Start of Entries shown
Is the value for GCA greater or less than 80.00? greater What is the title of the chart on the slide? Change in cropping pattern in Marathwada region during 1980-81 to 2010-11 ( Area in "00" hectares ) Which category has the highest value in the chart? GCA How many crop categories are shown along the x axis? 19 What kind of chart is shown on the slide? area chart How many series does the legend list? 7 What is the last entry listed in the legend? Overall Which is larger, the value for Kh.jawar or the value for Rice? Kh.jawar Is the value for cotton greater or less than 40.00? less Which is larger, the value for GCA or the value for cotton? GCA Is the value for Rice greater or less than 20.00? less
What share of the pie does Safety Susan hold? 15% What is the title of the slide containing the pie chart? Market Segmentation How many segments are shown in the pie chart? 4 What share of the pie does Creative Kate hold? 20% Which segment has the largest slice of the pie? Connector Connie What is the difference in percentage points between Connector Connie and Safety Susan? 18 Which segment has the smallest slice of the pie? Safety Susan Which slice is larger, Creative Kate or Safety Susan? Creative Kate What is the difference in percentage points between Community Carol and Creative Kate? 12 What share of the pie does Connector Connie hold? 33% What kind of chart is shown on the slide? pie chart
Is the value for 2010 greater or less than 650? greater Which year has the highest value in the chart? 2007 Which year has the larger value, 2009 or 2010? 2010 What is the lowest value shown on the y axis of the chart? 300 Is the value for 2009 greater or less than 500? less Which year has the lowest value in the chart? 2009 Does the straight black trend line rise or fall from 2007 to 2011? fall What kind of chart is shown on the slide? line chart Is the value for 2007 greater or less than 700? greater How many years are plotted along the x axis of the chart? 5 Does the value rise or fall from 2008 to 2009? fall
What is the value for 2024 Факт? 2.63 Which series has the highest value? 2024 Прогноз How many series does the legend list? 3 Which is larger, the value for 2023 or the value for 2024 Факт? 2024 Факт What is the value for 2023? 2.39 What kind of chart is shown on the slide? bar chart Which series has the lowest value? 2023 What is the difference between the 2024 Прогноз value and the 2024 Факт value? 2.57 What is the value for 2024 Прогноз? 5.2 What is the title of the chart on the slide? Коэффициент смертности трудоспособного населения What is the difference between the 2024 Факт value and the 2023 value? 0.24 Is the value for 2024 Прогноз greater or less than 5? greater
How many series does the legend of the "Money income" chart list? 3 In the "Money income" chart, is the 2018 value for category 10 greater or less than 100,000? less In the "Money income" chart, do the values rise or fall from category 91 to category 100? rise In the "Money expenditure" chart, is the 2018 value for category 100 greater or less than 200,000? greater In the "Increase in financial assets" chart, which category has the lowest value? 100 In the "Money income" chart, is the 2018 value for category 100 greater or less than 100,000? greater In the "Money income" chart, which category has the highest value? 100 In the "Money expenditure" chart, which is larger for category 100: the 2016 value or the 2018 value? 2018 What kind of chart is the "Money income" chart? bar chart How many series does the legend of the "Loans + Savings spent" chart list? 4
End of Entries shown
→ Your goal:
Copy every line of the material above word for word, keeping the original order.

→ Result of this exercise:
Is the value for GCA greater or less than 80.00? greater What is the title of the chart on the slide? Change in cropping pattern in Marathwada region during 1980-81 to 2010-11 ( Area in "00" hectares ) Which category has the highest value in the chart? GCA How many crop categories are shown along the x axis? 19 What kind of chart is shown on the slide? area chart How many series does the legend list? 7 What is the last entry listed in the legend? Overall Which is larger, the value for Kh.jawar or the value for Rice? Kh.jawar Is the value for cotton greater or less than 40.00? less Which is larger, the value for GCA or the value for cotton? GCA Is the value for Rice greater or less than 20.00? less
What share of the pie does Safety Susan hold? 15% What is the title of the slide containing the pie chart? Market Segmentation How many segments are shown in the pie chart? 4 What share of the pie does Creative Kate hold? 20% Which segment has the largest slice of the pie? Connector Connie What is the difference in percentage points between Connector Connie and Safety Susan? 18 Which segment has the smallest slice of the pie? Safety Susan Which slice is larger, Creative Kate or Safety Susan? Creative Kate What is the difference in percentage points between Community Carol and Creative Kate? 12 What share of the pie does Connector Connie hold? 33% What kind of chart is shown on the slide? pie chart
Is the value for 2010 greater or less than 650? greater Which year has the highest value in the chart? 2007 Which year has the larger value, 2009 or 2010? 2010 What is the lowest value shown on the y axis of the chart? 300 Is the value for 2009 greater or less than 500? less Which year has the lowest value in the chart? 2009 Does the straight black trend line rise or fall from 2007 to 2011? fall What kind of chart is shown on the slide? line chart Is the value for 2007 greater or less than 700? greater How many years are plotted along the x axis of the chart? 5 Does the value rise or fall from 2008 to 2009? fall
What is the value for 2024 Факт? 2.63 Which series has the highest value? 2024 Прогноз How many series does the legend list? 3 Which is larger, the value for 2023 or the value for 2024 Факт? 2024 Факт What is the value for 2023? 2.39 What kind of chart is shown on the slide? bar chart Which series has the lowest value? 2023 What is the difference between the 2024 Прогноз value and the 2024 Факт value? 2.57 What is the value for 2024 Прогноз? 5.2 What is the title of the chart on the slide? Коэффициент смертности трудоспособного населения What is the difference between the 2024 Факт value and the 2023 value? 0.24 Is the value for 2024 Прогноз greater or less than 5? greater
How many series does the legend of the "Money income" chart list? 3 In the "Money income" chart, is the 2018 value for category 10 greater or less than 100,000? less In the "Money income" chart, do the values rise or fall from category 91 to category 100? rise In the "Money expenditure" chart, is the 2018 value for category 100 greater or less than 200,000? greater In the "Increase in financial assets" chart, which category has the lowest value? 100 In the "Money income" chart, is the 2018 value for category 100 greater or less than 100,000? greater In the "Money income" chart, which category has the highest value? 100 In the "Money expenditure" chart, which is larger for category 100: the 2016 value or the 2018 value? 2018 What kind of chart is the "Money income" chart? bar chart How many series does the legend of the "Loans + Savings spent" chart list? 4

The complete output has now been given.